Он стал читать дальше. «Кетоган» оказался препаратом на основе морфина, применяемым при очень сильных болях. Очень сильные боли?
Он разорвал упаковку. Черт, ректальные свечи! Но охота — пуще неволи. Ларс спустил штаны, встал на четвереньки и вставил себе одну свечу «Кетогана», затем вторую… а затем еще одну. Натянул штаны и вышел в гостиную. Постепенно окружающий мир становился мягким, упорядоченным и необременительным. Он бесцельно бродил по комнате, охваченный внезапной благодарностью за все, что у него есть в жизни. Все встало на свои места, все чувства улеглись, запаянные в прочные капсулы, из которых не вырвется ни один неприятный звук, ни одно острие, о которое он мог бы уколоться. Ларс уселся в углу комнаты. Паркетный пол казался мягким, он улегся на него — как на водяном матрасе! — и устремил взгляд вдоль пола. Все выглядело таким изящным и красивым, таким приятным — подумать только, что обычный пол мог оказаться таким совершенным, таким невероятно приятным.

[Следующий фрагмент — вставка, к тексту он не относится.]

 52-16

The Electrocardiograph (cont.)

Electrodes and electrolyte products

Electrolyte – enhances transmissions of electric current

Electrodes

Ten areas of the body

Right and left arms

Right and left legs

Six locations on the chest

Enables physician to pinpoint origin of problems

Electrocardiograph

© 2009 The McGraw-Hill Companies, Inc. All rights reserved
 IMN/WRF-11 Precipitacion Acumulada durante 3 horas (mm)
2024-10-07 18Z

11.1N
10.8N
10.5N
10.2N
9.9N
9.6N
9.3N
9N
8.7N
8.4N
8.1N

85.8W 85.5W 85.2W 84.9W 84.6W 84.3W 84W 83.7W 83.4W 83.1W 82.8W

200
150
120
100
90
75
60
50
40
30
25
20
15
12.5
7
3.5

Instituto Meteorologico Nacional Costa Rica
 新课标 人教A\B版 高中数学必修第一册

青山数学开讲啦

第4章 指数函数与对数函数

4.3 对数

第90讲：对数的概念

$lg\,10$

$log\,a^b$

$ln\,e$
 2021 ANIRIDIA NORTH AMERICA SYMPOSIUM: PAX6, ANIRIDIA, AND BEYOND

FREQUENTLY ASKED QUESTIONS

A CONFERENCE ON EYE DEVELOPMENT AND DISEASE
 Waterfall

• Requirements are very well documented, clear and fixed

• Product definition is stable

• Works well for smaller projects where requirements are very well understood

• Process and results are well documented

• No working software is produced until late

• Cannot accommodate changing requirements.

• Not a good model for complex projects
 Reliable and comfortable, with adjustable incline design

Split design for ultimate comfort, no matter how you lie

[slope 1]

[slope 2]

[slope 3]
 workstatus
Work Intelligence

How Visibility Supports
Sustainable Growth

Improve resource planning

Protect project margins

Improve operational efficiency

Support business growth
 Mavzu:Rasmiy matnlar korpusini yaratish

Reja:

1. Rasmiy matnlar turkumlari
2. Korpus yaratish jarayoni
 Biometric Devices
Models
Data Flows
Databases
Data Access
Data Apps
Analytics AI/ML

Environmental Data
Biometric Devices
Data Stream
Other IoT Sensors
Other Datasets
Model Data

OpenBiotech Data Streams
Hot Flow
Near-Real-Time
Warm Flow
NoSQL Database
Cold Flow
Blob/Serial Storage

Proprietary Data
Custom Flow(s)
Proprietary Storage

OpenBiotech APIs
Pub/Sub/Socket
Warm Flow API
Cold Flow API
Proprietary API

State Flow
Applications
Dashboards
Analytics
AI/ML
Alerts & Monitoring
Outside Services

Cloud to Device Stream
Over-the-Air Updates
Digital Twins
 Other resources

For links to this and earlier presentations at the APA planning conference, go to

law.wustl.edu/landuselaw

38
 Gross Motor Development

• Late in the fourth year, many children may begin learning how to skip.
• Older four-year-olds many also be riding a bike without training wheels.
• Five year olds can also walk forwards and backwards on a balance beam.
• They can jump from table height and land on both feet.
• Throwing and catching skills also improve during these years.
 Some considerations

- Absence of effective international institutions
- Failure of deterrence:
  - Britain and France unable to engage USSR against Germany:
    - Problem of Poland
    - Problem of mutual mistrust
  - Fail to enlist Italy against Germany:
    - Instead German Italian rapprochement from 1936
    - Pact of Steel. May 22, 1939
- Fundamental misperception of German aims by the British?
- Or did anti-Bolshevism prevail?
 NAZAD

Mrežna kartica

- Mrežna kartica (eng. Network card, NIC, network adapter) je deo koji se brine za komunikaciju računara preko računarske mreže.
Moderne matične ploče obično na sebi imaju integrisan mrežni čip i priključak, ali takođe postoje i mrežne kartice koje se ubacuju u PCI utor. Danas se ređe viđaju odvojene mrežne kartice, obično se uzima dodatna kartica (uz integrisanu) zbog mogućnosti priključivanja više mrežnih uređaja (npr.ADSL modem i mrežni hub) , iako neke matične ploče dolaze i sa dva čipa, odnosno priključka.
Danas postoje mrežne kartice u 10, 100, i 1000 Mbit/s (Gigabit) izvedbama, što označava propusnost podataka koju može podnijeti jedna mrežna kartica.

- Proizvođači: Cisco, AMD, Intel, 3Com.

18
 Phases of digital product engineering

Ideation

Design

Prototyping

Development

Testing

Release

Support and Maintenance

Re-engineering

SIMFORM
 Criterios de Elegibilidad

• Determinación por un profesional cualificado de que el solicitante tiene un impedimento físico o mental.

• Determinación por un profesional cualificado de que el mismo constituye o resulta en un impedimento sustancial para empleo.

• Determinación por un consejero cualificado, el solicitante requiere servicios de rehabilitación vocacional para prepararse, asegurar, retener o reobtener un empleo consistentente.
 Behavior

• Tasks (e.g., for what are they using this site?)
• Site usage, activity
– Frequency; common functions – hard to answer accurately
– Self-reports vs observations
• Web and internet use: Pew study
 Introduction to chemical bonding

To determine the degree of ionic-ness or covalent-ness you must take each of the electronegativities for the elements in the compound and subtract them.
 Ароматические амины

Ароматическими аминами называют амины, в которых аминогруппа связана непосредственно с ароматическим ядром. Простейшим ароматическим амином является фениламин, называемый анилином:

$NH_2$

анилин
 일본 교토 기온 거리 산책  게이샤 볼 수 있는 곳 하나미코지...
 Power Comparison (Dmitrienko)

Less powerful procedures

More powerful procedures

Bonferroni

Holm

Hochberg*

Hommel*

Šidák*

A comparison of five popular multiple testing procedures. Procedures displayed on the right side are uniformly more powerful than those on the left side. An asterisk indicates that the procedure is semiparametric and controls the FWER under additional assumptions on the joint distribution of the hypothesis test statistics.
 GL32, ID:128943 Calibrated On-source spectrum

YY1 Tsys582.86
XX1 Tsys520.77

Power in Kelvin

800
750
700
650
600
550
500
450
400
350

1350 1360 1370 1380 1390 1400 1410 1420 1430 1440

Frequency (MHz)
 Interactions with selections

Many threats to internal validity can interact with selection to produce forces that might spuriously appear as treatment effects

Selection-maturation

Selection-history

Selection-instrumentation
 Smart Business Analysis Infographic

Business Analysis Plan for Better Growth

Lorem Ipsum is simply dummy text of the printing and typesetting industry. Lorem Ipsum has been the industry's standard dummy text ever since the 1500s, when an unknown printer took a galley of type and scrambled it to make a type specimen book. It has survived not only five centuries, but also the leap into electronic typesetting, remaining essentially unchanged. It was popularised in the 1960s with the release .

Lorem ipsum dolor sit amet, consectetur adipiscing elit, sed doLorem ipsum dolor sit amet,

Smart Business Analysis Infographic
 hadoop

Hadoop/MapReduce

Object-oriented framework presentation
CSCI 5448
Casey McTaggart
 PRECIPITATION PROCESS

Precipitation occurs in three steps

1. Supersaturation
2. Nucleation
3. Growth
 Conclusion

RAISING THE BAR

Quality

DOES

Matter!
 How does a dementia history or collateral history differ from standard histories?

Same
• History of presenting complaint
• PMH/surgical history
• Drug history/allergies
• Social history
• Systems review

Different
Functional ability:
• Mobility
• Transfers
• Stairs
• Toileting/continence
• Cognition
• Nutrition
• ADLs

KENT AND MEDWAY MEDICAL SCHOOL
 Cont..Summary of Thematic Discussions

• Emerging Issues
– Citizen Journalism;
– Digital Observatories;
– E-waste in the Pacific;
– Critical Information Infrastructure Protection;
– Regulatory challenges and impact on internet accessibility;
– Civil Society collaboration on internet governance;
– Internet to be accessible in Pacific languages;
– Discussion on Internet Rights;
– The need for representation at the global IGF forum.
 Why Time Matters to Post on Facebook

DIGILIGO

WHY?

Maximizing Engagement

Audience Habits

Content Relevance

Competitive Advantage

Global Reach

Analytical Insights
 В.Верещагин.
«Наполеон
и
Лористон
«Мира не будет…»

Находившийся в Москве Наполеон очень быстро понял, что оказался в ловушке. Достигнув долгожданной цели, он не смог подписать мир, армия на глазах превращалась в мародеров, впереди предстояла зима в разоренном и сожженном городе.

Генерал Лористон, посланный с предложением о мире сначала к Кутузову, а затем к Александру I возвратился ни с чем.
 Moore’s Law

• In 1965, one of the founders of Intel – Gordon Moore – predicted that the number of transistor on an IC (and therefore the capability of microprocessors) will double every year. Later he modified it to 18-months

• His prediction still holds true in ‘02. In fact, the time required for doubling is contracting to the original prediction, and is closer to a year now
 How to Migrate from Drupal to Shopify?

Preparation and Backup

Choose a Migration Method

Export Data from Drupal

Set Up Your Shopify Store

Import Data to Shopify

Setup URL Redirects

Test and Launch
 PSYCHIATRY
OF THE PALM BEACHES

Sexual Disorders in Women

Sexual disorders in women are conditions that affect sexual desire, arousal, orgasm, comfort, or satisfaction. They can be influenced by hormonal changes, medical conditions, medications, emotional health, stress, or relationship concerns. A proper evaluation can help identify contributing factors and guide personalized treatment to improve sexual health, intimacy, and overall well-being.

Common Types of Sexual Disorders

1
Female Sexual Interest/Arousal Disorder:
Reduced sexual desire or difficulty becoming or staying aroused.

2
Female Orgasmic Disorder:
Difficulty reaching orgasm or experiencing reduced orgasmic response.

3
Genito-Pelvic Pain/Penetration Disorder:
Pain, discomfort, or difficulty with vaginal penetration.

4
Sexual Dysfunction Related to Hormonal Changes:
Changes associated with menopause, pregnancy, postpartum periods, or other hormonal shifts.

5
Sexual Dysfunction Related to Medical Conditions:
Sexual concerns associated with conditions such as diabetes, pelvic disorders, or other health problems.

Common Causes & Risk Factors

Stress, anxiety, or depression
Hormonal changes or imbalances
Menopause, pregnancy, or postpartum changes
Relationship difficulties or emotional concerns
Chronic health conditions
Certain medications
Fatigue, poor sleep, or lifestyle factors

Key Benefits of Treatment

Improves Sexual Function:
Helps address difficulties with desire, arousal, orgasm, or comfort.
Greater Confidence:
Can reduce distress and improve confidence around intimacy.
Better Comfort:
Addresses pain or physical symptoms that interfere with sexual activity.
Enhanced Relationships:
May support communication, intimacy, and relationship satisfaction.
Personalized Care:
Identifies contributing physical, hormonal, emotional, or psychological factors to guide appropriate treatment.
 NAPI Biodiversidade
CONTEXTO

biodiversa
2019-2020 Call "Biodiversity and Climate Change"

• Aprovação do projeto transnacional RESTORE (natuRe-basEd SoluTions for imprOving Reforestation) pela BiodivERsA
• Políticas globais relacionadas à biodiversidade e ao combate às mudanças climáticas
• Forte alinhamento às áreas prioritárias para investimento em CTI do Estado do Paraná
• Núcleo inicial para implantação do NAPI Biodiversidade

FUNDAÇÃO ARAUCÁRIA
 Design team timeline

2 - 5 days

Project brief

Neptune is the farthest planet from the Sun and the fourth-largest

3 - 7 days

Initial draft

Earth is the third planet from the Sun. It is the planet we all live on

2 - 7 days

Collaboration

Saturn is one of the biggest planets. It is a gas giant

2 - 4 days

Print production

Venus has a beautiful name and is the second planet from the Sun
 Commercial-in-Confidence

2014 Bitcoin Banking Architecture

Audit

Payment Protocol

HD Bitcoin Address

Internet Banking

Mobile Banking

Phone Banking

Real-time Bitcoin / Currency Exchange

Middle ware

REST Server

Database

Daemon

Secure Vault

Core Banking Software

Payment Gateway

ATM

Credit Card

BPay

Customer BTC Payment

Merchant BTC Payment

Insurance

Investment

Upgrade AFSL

Лежа в углу, Ларс наслаждался всем тем, что хорошо знал, но все же до конца не понимал. Когда это состояние стало проходить, он добавил всего понемножку. Мир стал интересен, его пальцы начали разговаривать друг с другом, разъяснять ему суть бытия. Суть, расположенную за пределами законов физики и законов творения… За пределами законов сотворения Бога… На этом месте Ларс заснул.
Будильник зазвонил, как пожарная сирена. Прошло немало часов, и чувство опустошенности усилилось, пустота превратилась в огромную черную дыру, поглотившую весь свет во вселенной Ларса. Встав на подгибающихся ногах, он наугад смешал таблетки и принял очередную дозу. Черная дыра уменьшилась и поблекла, жизнь снова стала легкой.
Сев за руль, Ларс взял курс на Стоксунд. Все радиостанции передавали отличную музыку, он странно подергивался в такт ей.
Найдя подходящее укрытие для машины, Ларс надел наушники и стал слушать ее. Как она бродила по дому в одиночестве, как стряпала в кухне, как беседовала по телефону с подругой Кларой, как смеялась чему-то забавному в телевизоре. Его тянуло туда, к ней — разделить с ней ее занятия или просто сидеть рядом, любуясь ею.
Стемнело, в доме воцарилась полнейшая тишина. Тоска буквально разрывала Ларса изнутри.
В половине второго ночи он отложил наушники, надел темную шапку, осторожно открыл дверь машины и направился к дому.